Scatter plots are used to examine the relationship between two numeric variables.In this case Age and Charges.The color of the scatter dots are based on the smoking status.

The scatter plot with regression trendlines indicates that charges increase with age for both smokers and non-smokers.But smokers consistently show higher charges across all age groups.

 The upward slopes show a positive relationship between age and cost, while the separation between the trendlines show that smoking status is associated with higher insurance charges.

Final Intrepretation:

• Most people have moderate medical insurance costs, but a small number of people have very high costs. This makes the data right-skewed.
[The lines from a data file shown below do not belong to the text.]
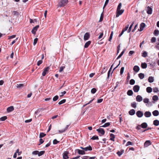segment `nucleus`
<instances>
[{
    "label": "nucleus",
    "mask_w": 159,
    "mask_h": 159,
    "mask_svg": "<svg viewBox=\"0 0 159 159\" xmlns=\"http://www.w3.org/2000/svg\"><path fill=\"white\" fill-rule=\"evenodd\" d=\"M122 6V4L121 3H119L117 7L116 11V17H118L120 15H121L124 12V10L123 9H120L121 7Z\"/></svg>",
    "instance_id": "nucleus-1"
},
{
    "label": "nucleus",
    "mask_w": 159,
    "mask_h": 159,
    "mask_svg": "<svg viewBox=\"0 0 159 159\" xmlns=\"http://www.w3.org/2000/svg\"><path fill=\"white\" fill-rule=\"evenodd\" d=\"M68 0H60L58 3V6L59 7H64L68 3Z\"/></svg>",
    "instance_id": "nucleus-2"
},
{
    "label": "nucleus",
    "mask_w": 159,
    "mask_h": 159,
    "mask_svg": "<svg viewBox=\"0 0 159 159\" xmlns=\"http://www.w3.org/2000/svg\"><path fill=\"white\" fill-rule=\"evenodd\" d=\"M50 68L49 67H47L43 69V71L42 73V75L43 76H44L47 74L49 71Z\"/></svg>",
    "instance_id": "nucleus-3"
},
{
    "label": "nucleus",
    "mask_w": 159,
    "mask_h": 159,
    "mask_svg": "<svg viewBox=\"0 0 159 159\" xmlns=\"http://www.w3.org/2000/svg\"><path fill=\"white\" fill-rule=\"evenodd\" d=\"M140 87L139 85H136L134 86L133 88L134 91L135 92H138L139 90Z\"/></svg>",
    "instance_id": "nucleus-4"
},
{
    "label": "nucleus",
    "mask_w": 159,
    "mask_h": 159,
    "mask_svg": "<svg viewBox=\"0 0 159 159\" xmlns=\"http://www.w3.org/2000/svg\"><path fill=\"white\" fill-rule=\"evenodd\" d=\"M69 154L68 152H65L63 154V157L64 159H67L69 158L68 155Z\"/></svg>",
    "instance_id": "nucleus-5"
},
{
    "label": "nucleus",
    "mask_w": 159,
    "mask_h": 159,
    "mask_svg": "<svg viewBox=\"0 0 159 159\" xmlns=\"http://www.w3.org/2000/svg\"><path fill=\"white\" fill-rule=\"evenodd\" d=\"M39 27V25H37L36 26L34 27L32 30V33L34 34H36V31L37 30Z\"/></svg>",
    "instance_id": "nucleus-6"
},
{
    "label": "nucleus",
    "mask_w": 159,
    "mask_h": 159,
    "mask_svg": "<svg viewBox=\"0 0 159 159\" xmlns=\"http://www.w3.org/2000/svg\"><path fill=\"white\" fill-rule=\"evenodd\" d=\"M96 130L99 133H100L102 135L104 134L105 131L102 129L100 128L97 129Z\"/></svg>",
    "instance_id": "nucleus-7"
},
{
    "label": "nucleus",
    "mask_w": 159,
    "mask_h": 159,
    "mask_svg": "<svg viewBox=\"0 0 159 159\" xmlns=\"http://www.w3.org/2000/svg\"><path fill=\"white\" fill-rule=\"evenodd\" d=\"M90 37V34L89 33H86L84 36V40H87Z\"/></svg>",
    "instance_id": "nucleus-8"
},
{
    "label": "nucleus",
    "mask_w": 159,
    "mask_h": 159,
    "mask_svg": "<svg viewBox=\"0 0 159 159\" xmlns=\"http://www.w3.org/2000/svg\"><path fill=\"white\" fill-rule=\"evenodd\" d=\"M136 115L139 117H142L143 115V112L139 111L137 112Z\"/></svg>",
    "instance_id": "nucleus-9"
},
{
    "label": "nucleus",
    "mask_w": 159,
    "mask_h": 159,
    "mask_svg": "<svg viewBox=\"0 0 159 159\" xmlns=\"http://www.w3.org/2000/svg\"><path fill=\"white\" fill-rule=\"evenodd\" d=\"M145 25L143 23H142L140 25L139 29H138L139 31H142L143 29L145 27Z\"/></svg>",
    "instance_id": "nucleus-10"
},
{
    "label": "nucleus",
    "mask_w": 159,
    "mask_h": 159,
    "mask_svg": "<svg viewBox=\"0 0 159 159\" xmlns=\"http://www.w3.org/2000/svg\"><path fill=\"white\" fill-rule=\"evenodd\" d=\"M136 100L137 102H140L143 100L142 97L140 95H138L136 97Z\"/></svg>",
    "instance_id": "nucleus-11"
},
{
• Smoking status has the strongest impact on insurance charges. Smokers pay much higher average costs than non-smokers.

• Age has a moderate relationship with insurance cost. In general, as age increases, medical charges also increase.

• BMI has a weak relationship with charges. Higher BMI is slightly linked to higher costs, but the effect is not very strong.

• The number of children has very little impact on insurance charges.

• When looking at age and smoking together, charges increase with age for both smokers and non-smokers.

• However, smokers consistently have higher charges at every age.

• This means smoking plays a major role in explaining differences in insurance costs in this dataset.